**PASSAGE SHOWN**
Nolan presents 15 photographic triptychs; elaborately
framed, they physically evoke the traditional
altarpiece, but their content is far more personal
and whimsical. All but five of them consist of
richly hand-colored silver prints, the others
being unadorned silver prints with one trio combining
the two media.
Nolan’s subject matter creates bridges among portraiture,
fashion, and industrial and historical architecture.
Most of the images seem to create random or mystical
connections—more like poetry than storytelling—and
several are clearly intended as straightforward
portraits of certain people, while others treat
the sitter more as a model or creative collaborator
than as a subject.
Aside from the distinctive presentation, what
makes Nolan’s work stand out is the color—she
is really as much a painter as a photographer,
and she revels in very strong, almost psychedelic
shades. I found the gold-toned framing out of
place on all but the most chromatically compatible
pieces and especially distracting on the black-and-white
pictures. Overall, this is a challenging, interesting
body of work.

**DATASET SECTION**
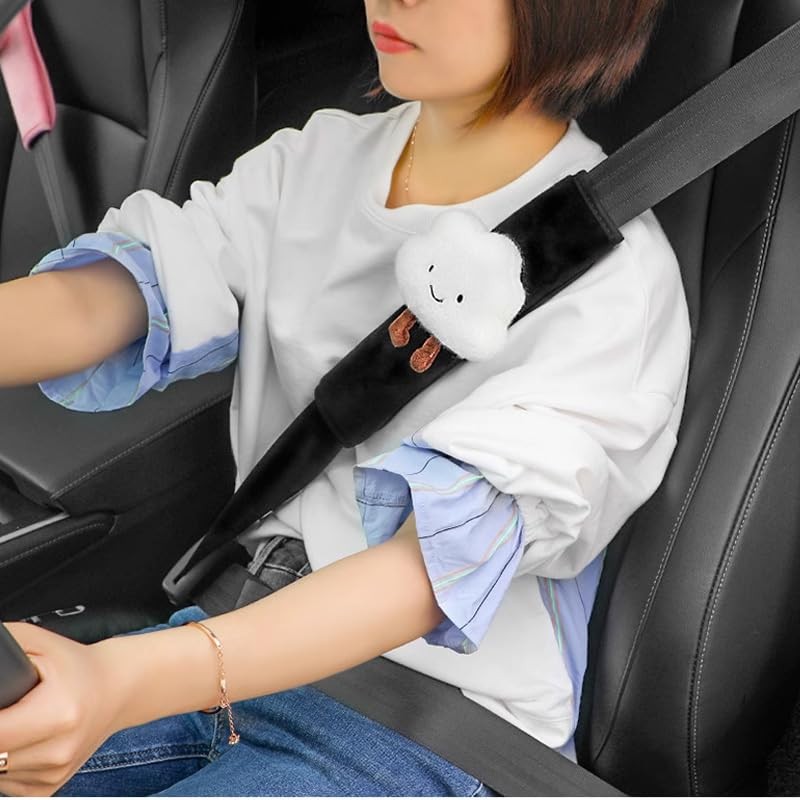 Opexicos 2Pcs Car Seat Belt Cover Shoulder Strap Auto Seatbelt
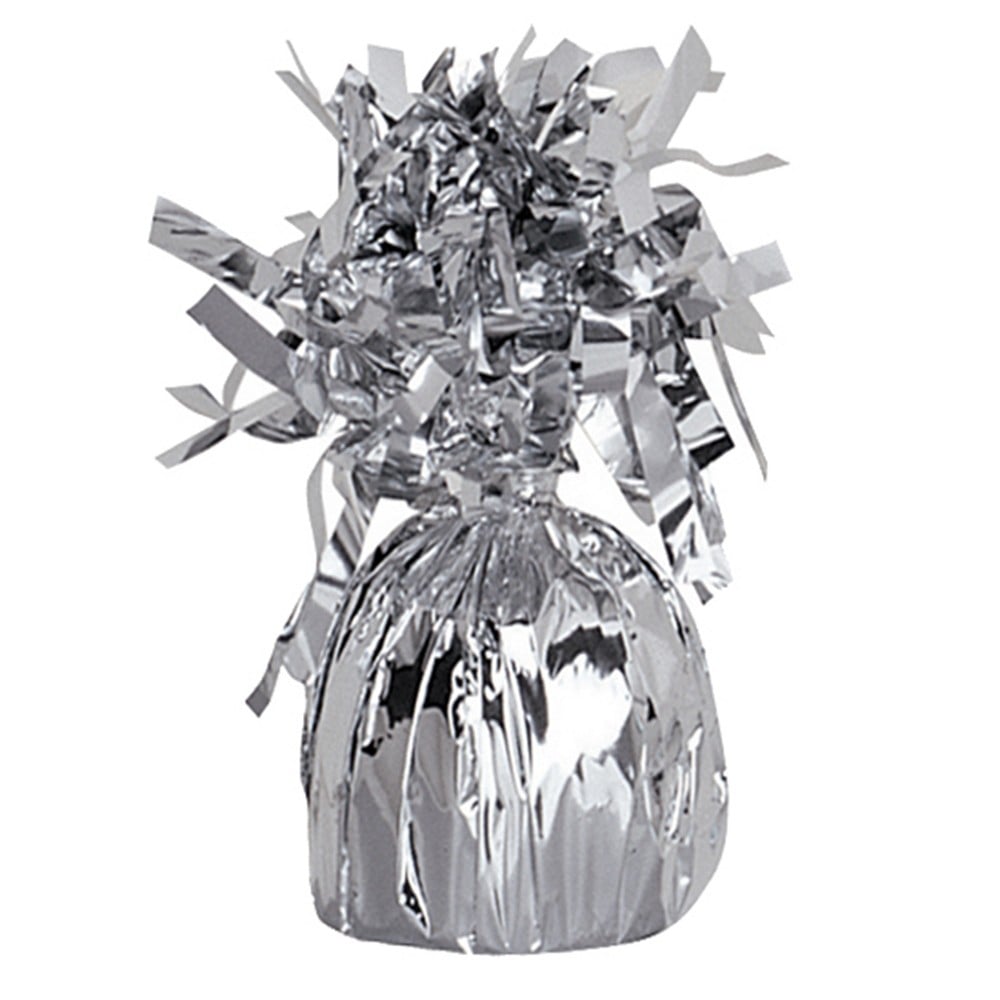 Unique- Foil Balloon Weight - Silver Unique- Foil Balloon Weight - Silver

**ASSIGNMENT**
Retype the portion of the review of Nolan's triptychs that runs between "Aside from the" and "body of work.", inclusive, keeping every word and punctuation mark unchanged.

**WRITTEN SOLUTION**
Aside from the distinctive presentation, what
makes Nolan’s work stand out is the color—she
is really as much a painter as a photographer,
and she revels in very strong, almost psychedelic
shades. I found the gold-toned framing out of
place on all but the most chromatically compatible
pieces and especially distracting on the black-and-white
pictures. Overall, this is a challenging, interesting
body of work.